*** Opening Excerpt provided ***

In terms of current price target, an 18x entry multiple (~£ 1900 currently) with 7.5% annual growth and a 14x exit multiple implies a 7% annualized return, which seems fair to us both intrinsically and compared to other yielding equities.

Closing Thoughts on Management

Assessing a management team is mostly subjective and we encourage readers to develop their own opinion.  However, we would be remiss not to mention the overwhelmingly positive feedback we have received from industry experts regarding ADM’s top management: Henry Engelhardt (CEO), Alastair Lyons (Chairman), David Stevens (COO and likely next CEO) and Kevin Chidwick (CEO of US Operations).  There seems to be a mystique to ADM’s extraordinary management and performance, which confounds competitors. 

ADM’s management team are iconoclasts.  The Company’s history is littered with examples of their “outsider”[5] culture:

  • ·         Headquartered in Wales, separate from other insurance companies located in London
  • ·        Founded first price comparison site recognizing that “the internet is an irresistible force”, while legacy insurers fought to retain their captive broker business
  • ·         Pricing policies driven by data (leader), not market trends (follower).  Not afraid to do things differently.  This enables ADM to take advantage of cycles.

Capital allocation decisions have also proven extremely wise and shareholder-friendly.

  • ·         Dividend ~90% of excess capital
  • ·         Extensive use of extremely favorable reinsurance
  • ·         Issued fixed rate debt in July 2014, taking advantage of extremely low interest rates:  £ 200 million of 10 year subordinated notes with a 5.5% fixed coupon.  The net cost of this offering to ADM is just 2%[6] and it provides additional capital buffer to support the dividend and/or take advantage of the cycle hardening.

*** Closing Excerpt provided ***
*** Opening Entries provided ***

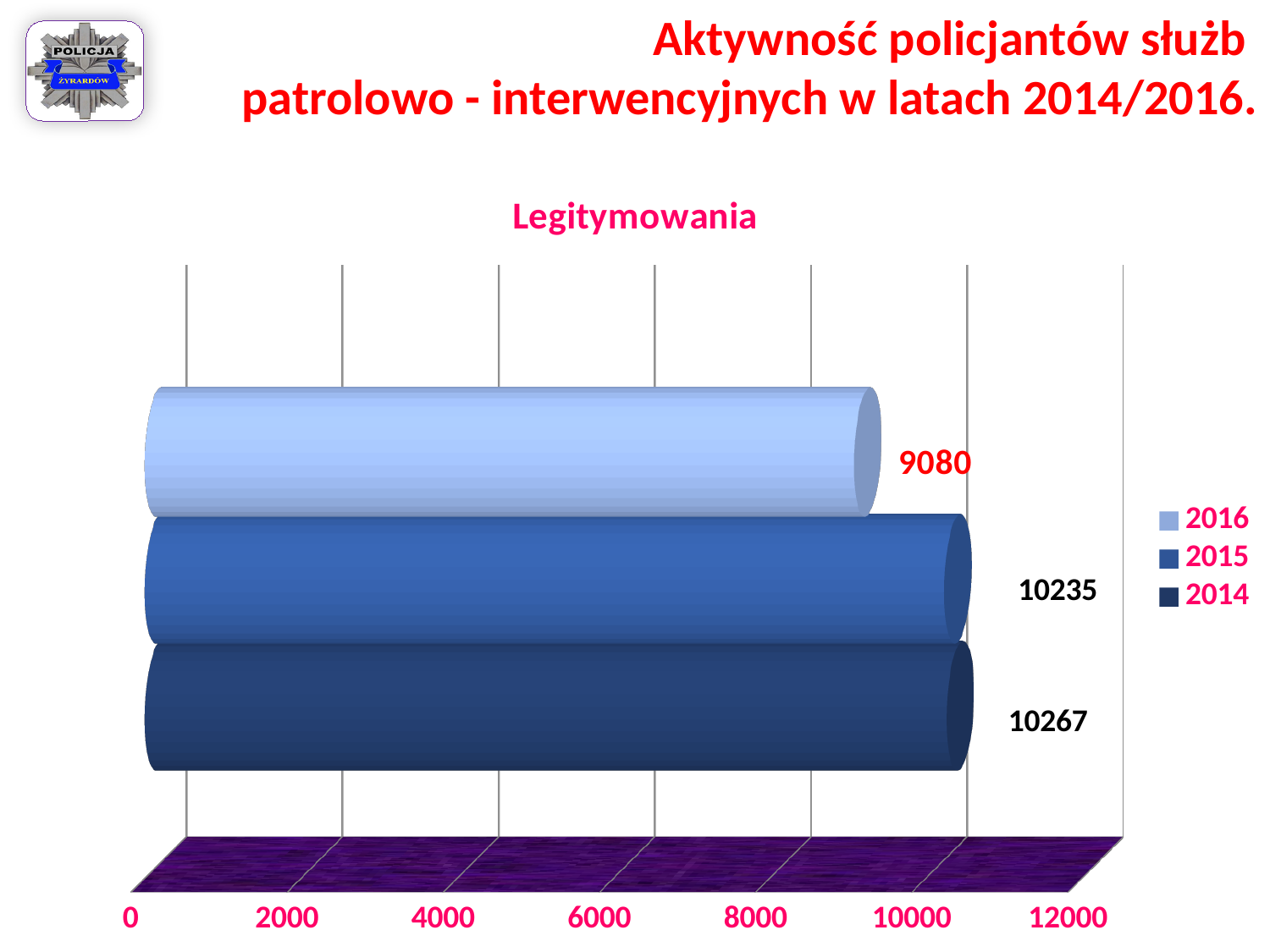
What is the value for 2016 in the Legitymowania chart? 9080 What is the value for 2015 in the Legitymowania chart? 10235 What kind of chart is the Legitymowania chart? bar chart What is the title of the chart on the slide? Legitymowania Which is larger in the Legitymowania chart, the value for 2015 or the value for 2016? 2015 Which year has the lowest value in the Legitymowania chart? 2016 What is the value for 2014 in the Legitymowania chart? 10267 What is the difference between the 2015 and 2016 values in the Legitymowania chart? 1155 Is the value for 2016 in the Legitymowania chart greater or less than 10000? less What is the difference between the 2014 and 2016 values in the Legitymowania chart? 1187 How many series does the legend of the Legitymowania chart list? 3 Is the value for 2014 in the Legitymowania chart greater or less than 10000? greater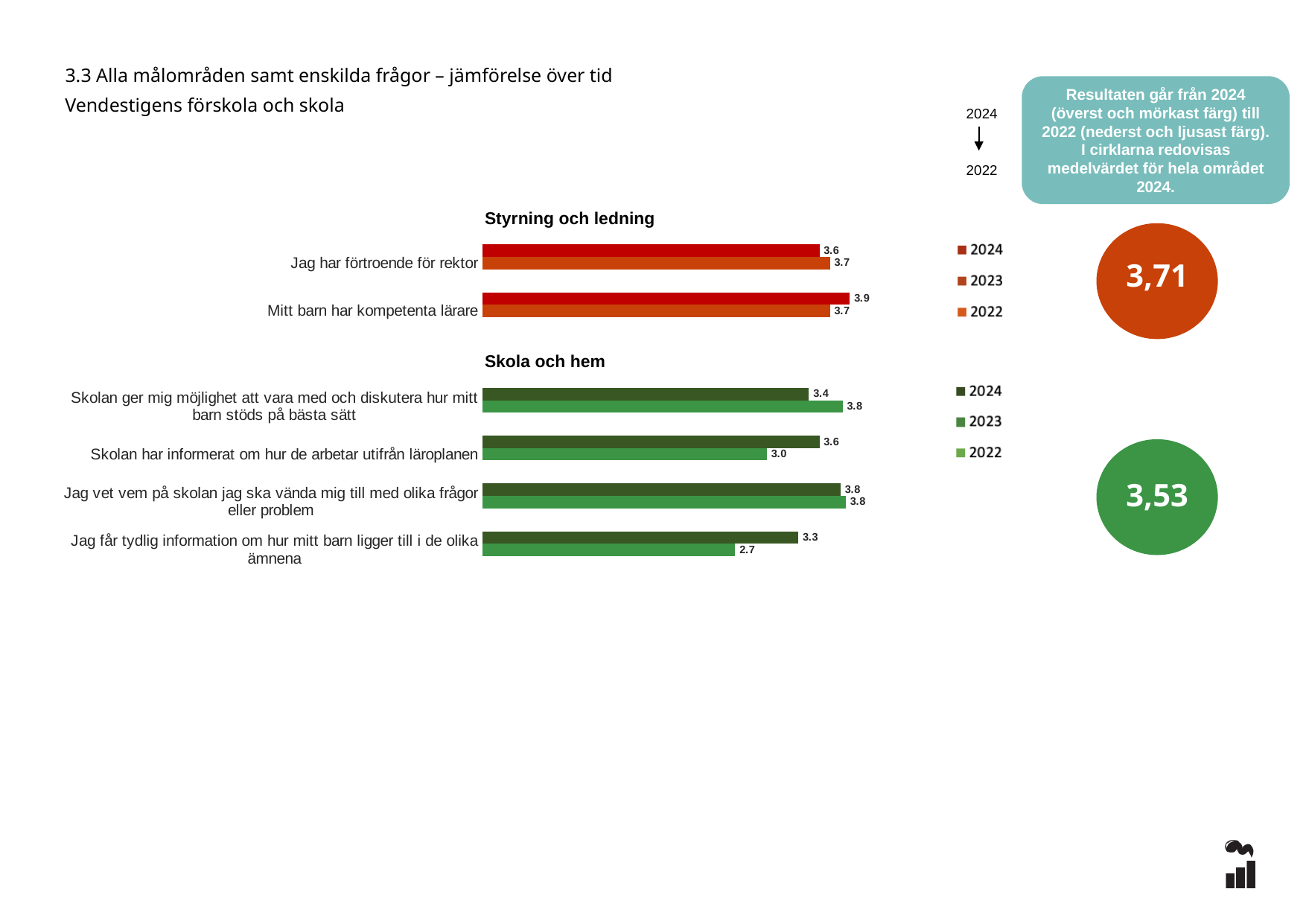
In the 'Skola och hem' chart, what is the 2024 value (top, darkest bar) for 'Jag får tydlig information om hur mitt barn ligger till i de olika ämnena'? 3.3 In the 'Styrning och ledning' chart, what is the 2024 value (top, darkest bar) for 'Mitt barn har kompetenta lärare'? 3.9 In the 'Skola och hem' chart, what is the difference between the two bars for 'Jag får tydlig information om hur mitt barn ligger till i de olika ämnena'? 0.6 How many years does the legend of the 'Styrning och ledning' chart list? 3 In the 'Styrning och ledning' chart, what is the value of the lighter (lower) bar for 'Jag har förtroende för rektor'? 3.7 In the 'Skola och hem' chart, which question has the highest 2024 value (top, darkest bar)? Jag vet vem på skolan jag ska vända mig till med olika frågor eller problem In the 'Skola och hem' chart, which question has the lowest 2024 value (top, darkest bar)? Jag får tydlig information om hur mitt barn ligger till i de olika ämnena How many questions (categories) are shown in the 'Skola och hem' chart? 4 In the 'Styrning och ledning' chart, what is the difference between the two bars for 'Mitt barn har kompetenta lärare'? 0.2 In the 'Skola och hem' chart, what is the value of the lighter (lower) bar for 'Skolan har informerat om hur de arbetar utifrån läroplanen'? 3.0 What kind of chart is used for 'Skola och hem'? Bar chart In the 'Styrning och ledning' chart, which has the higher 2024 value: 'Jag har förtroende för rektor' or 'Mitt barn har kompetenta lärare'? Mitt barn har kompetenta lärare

*** Closing Entries provided ***
*** Opening Entries provided ***

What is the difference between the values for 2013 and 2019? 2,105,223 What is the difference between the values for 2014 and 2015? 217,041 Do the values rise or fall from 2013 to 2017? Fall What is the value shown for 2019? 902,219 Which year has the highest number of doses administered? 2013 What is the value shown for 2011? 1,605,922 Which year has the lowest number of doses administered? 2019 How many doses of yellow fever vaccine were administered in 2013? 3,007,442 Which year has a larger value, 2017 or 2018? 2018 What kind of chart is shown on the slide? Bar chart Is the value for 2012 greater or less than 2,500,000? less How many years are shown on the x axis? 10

*** Closing Entries provided ***

Restate the passage of the excerpt on ADM's management between "ADM’s management team" and "wise and shareholder-friendly.", inclusive, renaming "iconoclasts" to "nonconformists".

ADM’s management team are nonconformists.  The Company’s history is littered with examples of their “outsider”[5] culture:

  • ·         Headquartered in Wales, separate from other insurance companies located in London
  • ·        Founded first price comparison site recognizing that “the internet is an irresistible force”, while legacy insurers fought to retain their captive broker business
  • ·         Pricing policies driven by data (leader), not market trends (follower).  Not afraid to do things differently.  This enables ADM to take advantage of cycles.

Capital allocation decisions have also proven extremely wise and shareholder-friendly.